取り組む課題:
• a. 介護事故に関する本文のうち、「その場合、介助をするヘルパー」から「施設の責任はどんな場合に発生するのでしょうか?」までの部分を、一字一句変えずにもう一度書き出してください。
• b. 介護事故に関する本文の最後の文に続けて、その先の内容を書いてください。

---------- 読解本文 ----------

はじめに
利用者の方は高齢の方であることが多いため、身体能力や筋力などが低下しており自力で歩くことが難しく、ヘルパーなどの介助が必要なことが一般的ではないかと思います。
その場合、介助をするヘルパーがいつもと違う人で慣れていない場合や、あるいはいつもと同じヘルパーであっても、利用者の方の体調によってはしっかりと介助しなかったために転んでしまい、怪我を負ったり、そのときに付けていた時計などが壊れてしまうという場合がありえます。
この場合、ヘルパー・施設側の過失の有無はどういったことから考えていくようになるでしょうか。また、怪我の治療費といった、金額がはっきりするものと違い、物の破損の場合は損害額をどう考えるべきでしょうか。
今回はこういった介護事故に伴い発生した怪我や物の損壊を巡る法的問題について取り上げます。
施設の責任はどんな場合に発生するのでしょうか?
介護事業者は利用者に対し、サービス利用契約に基づき、利用者の安全に配慮して施設内で対応しなければならない、安全配慮義務を負っています。
利用者が怪我をすることが予見できたか、予見できた場合結果を避けることができたかでヘルパー・施設側の過失の有無が変わります。ヘルパーがサービス利用者の介助にあたり、これまでのサービス利用者の身体能力や罹患している持病、要介護度などから、怪我が予見できたにもかかわらず、他の介助者の支援を頼むなどの結果を避ける行動を取らなかった場合は、ヘルパーないし施設は治療費や慰謝料等について債務不履行責任を負います。

---------- 提供資料 ----------

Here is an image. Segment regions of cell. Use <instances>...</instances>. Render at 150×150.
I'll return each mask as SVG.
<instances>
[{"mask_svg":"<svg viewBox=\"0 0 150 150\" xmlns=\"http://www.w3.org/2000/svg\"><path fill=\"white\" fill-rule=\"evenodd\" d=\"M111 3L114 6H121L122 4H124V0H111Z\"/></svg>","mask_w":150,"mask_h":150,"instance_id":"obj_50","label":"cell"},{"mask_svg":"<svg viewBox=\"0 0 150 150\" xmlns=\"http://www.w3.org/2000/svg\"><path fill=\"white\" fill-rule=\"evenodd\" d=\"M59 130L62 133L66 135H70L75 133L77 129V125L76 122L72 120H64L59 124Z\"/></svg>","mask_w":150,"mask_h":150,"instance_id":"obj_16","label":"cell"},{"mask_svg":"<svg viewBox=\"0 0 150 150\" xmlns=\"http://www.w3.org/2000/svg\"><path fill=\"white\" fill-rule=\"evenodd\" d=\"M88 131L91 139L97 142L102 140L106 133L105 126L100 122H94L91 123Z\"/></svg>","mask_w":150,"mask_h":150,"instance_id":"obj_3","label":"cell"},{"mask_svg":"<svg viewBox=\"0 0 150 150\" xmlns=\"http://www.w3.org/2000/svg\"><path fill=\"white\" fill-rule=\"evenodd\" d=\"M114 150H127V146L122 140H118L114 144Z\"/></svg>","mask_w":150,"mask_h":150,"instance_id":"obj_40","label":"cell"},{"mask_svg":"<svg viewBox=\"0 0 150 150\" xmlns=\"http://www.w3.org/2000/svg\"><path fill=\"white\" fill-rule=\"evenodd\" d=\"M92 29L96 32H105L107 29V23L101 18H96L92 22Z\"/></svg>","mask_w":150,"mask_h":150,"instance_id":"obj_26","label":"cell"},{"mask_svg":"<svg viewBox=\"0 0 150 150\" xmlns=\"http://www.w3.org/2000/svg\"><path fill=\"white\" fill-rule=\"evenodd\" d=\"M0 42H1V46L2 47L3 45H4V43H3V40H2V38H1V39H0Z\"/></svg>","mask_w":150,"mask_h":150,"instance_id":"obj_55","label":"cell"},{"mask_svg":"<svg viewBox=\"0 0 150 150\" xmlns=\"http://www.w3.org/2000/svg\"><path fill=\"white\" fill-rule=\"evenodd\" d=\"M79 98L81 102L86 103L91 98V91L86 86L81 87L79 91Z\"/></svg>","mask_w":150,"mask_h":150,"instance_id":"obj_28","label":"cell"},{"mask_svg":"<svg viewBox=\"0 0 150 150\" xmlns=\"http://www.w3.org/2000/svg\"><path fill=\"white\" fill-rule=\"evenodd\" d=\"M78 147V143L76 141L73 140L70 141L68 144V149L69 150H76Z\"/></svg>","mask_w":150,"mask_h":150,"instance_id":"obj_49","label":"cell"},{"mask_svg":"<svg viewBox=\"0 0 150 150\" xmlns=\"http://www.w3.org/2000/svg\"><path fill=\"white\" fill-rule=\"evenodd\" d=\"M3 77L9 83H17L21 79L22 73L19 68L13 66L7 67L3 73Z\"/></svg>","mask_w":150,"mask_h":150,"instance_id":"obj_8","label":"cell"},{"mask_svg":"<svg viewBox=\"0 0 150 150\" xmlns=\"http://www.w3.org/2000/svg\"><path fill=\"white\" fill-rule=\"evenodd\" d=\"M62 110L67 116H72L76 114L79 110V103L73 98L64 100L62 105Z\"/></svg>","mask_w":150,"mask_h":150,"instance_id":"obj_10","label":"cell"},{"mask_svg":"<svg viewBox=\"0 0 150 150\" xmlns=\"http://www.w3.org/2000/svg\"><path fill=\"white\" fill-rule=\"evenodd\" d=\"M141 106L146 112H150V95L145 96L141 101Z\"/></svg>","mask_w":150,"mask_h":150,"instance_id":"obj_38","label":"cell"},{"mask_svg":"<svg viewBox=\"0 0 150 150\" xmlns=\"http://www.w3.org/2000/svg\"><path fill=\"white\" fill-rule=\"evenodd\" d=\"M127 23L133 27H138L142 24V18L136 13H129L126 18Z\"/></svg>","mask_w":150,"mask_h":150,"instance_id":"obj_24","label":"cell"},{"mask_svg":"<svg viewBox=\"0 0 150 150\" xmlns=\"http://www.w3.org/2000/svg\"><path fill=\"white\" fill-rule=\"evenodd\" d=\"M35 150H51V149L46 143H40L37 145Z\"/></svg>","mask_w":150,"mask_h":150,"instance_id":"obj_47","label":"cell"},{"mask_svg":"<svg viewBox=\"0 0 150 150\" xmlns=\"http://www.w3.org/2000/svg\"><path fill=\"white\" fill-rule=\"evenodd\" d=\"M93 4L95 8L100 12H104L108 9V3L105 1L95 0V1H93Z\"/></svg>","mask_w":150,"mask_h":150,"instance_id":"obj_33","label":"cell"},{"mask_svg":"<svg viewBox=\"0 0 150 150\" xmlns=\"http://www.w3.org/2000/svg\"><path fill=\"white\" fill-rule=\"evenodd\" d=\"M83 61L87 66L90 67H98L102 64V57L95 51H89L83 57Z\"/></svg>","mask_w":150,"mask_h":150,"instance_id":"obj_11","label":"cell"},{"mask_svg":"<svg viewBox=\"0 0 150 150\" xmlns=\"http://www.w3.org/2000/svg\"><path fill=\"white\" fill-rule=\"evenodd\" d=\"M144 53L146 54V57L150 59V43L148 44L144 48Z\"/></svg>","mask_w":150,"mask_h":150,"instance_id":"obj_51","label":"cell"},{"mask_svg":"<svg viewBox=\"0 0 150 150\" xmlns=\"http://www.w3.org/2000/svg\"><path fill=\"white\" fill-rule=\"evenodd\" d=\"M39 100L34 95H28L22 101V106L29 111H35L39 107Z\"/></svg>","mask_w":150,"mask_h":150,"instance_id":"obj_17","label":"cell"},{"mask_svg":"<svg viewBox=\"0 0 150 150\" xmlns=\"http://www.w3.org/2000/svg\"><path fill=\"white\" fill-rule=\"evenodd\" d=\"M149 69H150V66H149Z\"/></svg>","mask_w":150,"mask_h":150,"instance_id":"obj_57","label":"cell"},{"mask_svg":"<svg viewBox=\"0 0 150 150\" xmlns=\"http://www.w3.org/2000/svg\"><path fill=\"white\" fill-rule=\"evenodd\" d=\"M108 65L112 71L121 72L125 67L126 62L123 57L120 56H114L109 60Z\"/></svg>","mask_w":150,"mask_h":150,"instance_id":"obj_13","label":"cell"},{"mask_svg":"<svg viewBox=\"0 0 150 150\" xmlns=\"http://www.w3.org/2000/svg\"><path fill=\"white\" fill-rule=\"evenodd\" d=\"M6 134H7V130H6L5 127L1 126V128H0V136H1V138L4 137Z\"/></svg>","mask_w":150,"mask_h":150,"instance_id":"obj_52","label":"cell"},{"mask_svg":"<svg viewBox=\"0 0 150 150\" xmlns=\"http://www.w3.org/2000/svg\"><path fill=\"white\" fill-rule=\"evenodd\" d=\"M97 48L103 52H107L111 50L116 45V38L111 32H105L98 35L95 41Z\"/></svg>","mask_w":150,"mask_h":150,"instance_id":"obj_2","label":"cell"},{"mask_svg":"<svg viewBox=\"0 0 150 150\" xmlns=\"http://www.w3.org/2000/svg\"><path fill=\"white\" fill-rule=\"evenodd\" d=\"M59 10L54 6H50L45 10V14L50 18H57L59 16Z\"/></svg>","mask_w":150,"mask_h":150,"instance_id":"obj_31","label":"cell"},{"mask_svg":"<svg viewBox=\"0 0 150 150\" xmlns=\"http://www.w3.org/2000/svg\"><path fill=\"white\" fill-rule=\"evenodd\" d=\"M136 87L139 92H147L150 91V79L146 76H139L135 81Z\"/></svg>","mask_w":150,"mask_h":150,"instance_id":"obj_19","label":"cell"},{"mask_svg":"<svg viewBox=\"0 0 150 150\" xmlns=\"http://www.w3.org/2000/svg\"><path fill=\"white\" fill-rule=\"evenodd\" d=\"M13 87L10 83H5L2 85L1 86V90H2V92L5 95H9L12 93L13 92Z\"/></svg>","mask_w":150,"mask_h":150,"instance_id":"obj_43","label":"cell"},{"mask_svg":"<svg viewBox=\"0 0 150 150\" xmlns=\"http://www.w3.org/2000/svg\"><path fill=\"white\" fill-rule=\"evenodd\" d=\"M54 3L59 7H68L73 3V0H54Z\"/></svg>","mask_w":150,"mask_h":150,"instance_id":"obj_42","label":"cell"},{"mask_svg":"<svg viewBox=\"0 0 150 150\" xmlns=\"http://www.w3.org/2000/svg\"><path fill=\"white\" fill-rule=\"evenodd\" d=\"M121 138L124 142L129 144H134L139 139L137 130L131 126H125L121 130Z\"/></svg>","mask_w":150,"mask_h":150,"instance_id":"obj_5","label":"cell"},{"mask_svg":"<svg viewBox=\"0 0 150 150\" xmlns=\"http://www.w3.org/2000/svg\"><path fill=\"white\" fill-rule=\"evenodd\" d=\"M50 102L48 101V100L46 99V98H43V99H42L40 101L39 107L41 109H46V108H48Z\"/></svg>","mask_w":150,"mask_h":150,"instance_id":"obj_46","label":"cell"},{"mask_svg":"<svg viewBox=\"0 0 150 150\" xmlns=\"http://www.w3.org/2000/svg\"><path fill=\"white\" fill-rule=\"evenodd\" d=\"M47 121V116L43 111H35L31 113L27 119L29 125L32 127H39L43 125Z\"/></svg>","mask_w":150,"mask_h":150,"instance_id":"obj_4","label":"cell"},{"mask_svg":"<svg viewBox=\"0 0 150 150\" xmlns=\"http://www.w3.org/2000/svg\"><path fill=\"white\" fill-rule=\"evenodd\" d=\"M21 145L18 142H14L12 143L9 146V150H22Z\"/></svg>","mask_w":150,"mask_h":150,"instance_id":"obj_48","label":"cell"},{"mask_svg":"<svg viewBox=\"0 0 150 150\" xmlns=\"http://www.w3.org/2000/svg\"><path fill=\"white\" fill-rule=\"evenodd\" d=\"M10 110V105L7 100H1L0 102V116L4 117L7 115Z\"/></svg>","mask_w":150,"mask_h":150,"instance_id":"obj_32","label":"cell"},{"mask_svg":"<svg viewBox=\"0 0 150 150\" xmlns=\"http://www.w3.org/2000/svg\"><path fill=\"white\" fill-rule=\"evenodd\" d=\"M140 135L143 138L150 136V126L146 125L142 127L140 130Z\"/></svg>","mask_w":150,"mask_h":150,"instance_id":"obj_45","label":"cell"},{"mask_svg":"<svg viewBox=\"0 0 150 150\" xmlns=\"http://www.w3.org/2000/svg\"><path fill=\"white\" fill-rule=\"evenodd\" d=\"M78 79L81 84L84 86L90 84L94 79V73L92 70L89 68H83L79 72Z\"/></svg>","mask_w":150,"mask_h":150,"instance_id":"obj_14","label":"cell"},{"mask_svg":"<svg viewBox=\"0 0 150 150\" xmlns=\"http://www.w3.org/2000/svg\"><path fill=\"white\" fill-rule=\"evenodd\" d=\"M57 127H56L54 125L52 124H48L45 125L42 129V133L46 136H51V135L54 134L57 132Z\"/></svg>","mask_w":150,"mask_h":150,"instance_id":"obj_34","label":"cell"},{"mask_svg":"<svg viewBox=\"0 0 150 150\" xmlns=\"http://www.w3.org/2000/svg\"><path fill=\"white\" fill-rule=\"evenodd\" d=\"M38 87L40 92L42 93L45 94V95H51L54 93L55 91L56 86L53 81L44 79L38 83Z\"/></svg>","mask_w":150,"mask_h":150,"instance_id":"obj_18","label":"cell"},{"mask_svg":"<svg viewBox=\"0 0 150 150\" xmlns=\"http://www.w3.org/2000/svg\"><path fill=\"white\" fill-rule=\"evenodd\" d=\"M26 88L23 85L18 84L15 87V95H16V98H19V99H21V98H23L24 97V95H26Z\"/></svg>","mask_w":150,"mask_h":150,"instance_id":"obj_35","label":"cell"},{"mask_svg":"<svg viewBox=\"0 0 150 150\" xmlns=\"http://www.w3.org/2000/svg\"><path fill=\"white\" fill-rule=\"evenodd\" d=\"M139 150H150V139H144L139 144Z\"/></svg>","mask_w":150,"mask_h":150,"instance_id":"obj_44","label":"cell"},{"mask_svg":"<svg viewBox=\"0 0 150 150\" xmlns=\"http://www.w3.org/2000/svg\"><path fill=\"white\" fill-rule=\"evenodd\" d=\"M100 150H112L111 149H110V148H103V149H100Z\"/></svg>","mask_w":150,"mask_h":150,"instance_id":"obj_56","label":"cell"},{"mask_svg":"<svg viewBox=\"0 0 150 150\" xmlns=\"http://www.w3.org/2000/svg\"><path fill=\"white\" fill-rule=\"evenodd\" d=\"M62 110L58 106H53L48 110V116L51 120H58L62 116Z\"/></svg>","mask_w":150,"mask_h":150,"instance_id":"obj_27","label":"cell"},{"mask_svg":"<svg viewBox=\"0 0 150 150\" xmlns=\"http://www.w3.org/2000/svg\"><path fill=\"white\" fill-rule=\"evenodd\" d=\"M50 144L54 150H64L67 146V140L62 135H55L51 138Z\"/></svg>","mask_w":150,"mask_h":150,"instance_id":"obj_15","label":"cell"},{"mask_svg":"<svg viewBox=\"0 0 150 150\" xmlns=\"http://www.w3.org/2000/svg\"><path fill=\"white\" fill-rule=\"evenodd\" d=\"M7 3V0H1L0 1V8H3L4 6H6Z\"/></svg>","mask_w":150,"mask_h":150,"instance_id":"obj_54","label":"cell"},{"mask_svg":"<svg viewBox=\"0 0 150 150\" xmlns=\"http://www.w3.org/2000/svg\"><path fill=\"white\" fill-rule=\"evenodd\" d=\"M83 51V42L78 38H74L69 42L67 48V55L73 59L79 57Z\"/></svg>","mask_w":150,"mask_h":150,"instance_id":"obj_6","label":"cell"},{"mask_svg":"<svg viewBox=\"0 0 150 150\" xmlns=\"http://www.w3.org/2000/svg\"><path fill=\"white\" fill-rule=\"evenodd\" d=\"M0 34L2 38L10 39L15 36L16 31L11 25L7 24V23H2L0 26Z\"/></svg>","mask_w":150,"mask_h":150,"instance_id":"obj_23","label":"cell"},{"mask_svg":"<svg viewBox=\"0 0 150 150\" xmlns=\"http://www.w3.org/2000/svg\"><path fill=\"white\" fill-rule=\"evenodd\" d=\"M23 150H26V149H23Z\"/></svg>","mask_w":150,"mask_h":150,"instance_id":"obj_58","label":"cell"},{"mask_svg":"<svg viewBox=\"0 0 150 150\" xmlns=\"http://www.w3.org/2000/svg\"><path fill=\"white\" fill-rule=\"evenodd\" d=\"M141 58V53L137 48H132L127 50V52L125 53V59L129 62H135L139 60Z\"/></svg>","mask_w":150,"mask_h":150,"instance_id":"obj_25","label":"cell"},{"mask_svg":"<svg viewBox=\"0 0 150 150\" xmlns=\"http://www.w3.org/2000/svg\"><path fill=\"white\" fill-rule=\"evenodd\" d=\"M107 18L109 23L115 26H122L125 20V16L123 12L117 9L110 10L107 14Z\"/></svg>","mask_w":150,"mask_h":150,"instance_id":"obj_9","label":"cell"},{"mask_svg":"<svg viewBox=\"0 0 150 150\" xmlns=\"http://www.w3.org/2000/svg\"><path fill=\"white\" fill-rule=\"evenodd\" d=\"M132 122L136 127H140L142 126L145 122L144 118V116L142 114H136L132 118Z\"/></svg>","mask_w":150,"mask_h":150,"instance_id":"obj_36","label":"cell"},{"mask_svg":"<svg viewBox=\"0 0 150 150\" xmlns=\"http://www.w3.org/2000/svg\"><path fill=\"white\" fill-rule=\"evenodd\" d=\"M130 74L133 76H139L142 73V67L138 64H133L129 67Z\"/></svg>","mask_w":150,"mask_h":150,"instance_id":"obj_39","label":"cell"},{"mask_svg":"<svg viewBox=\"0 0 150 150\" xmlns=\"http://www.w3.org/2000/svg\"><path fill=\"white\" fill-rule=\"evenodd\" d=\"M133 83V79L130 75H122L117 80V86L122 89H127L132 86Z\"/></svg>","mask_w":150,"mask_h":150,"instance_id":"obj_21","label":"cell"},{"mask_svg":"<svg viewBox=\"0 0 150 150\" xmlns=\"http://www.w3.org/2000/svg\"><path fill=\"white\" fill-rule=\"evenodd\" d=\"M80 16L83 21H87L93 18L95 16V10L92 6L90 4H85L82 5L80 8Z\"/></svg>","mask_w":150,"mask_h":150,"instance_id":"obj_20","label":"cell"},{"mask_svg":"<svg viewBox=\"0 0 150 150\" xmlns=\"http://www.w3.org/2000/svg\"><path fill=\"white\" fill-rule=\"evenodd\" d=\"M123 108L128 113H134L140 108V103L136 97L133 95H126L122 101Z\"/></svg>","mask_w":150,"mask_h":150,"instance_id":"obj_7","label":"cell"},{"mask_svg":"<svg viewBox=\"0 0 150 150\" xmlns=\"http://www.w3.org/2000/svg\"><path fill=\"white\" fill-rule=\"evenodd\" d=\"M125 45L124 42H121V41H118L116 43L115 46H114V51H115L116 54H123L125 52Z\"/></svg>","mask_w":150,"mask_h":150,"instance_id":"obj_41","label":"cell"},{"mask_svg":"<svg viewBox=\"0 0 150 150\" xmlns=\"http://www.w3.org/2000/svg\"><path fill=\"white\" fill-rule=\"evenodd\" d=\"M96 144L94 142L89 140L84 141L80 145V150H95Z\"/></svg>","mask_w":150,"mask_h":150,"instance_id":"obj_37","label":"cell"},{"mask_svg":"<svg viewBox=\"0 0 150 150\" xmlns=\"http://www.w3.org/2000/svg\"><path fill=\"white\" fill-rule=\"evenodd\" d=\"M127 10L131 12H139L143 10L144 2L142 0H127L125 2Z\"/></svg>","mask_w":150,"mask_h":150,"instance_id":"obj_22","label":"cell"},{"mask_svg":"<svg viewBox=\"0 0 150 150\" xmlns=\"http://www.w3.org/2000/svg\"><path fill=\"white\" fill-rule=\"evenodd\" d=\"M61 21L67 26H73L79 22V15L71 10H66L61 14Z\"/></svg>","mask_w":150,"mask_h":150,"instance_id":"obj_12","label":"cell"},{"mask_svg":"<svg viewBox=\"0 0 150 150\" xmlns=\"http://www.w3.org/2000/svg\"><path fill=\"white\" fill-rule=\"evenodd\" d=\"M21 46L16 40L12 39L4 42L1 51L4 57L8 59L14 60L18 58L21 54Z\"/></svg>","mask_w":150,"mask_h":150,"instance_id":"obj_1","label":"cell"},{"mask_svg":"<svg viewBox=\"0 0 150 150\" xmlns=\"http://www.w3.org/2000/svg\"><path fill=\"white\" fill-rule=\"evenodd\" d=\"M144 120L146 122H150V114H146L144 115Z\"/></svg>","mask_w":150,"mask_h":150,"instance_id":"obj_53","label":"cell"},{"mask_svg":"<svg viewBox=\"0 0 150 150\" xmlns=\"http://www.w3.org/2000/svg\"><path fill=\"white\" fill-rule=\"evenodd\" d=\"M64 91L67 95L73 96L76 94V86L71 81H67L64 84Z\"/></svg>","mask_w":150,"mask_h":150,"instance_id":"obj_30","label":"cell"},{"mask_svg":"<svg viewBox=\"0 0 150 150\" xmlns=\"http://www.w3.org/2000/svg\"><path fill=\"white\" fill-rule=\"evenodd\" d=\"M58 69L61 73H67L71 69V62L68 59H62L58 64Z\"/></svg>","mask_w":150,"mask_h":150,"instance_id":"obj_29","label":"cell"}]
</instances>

----------

想定される解答:
• a.
その場合、介助をするヘルパーがいつもと違う人で慣れていない場合や、あるいはいつもと同じヘルパーであっても、利用者の方の体調によってはしっかりと介助しなかったために転んでしまい、怪我を負ったり、そのときに付けていた時計などが壊れてしまうという場合がありえます。
この場合、ヘルパー・施設側の過失の有無はどういったことから考えていくようになるでしょうか。また、怪我の治療費といった、金額がはっきりするものと違い、物の破損の場合は損害額をどう考えるべきでしょうか。
今回はこういった介護事故に伴い発生した怪我や物の損壊を巡る法的問題について取り上げます。
施設の責任はどんな場合に発生するのでしょうか?

• b.
通常は介護事故に対応できるよう施設で保険に入っていると思いますが、過失がないと保険金が出ないため、思ったほど保険でカバーできないこともあり、注意する必要があります。
損害額についてどのように考えることになるでしょうか?
サービス利用者の方が怪我をした場合、治療費や慰謝料、場合によっては後遺障害が残るような怪我であれば後遺障害が残ってしまったことについての慰謝料などの問題も出て来る可能性があります。なお、サービス利用者の方が例えばヘルパーの、動かずに待っているようにとの指示を理解できる判断能力があったにも関わらず動いたことで転倒した、といった事情があるときは、サービス利用者側にも不注意があったとして過失相殺される可能性があります。
他方、利用者の方の所持品の破損の場合は、物の価値の評価が難しいことが多いでしょう。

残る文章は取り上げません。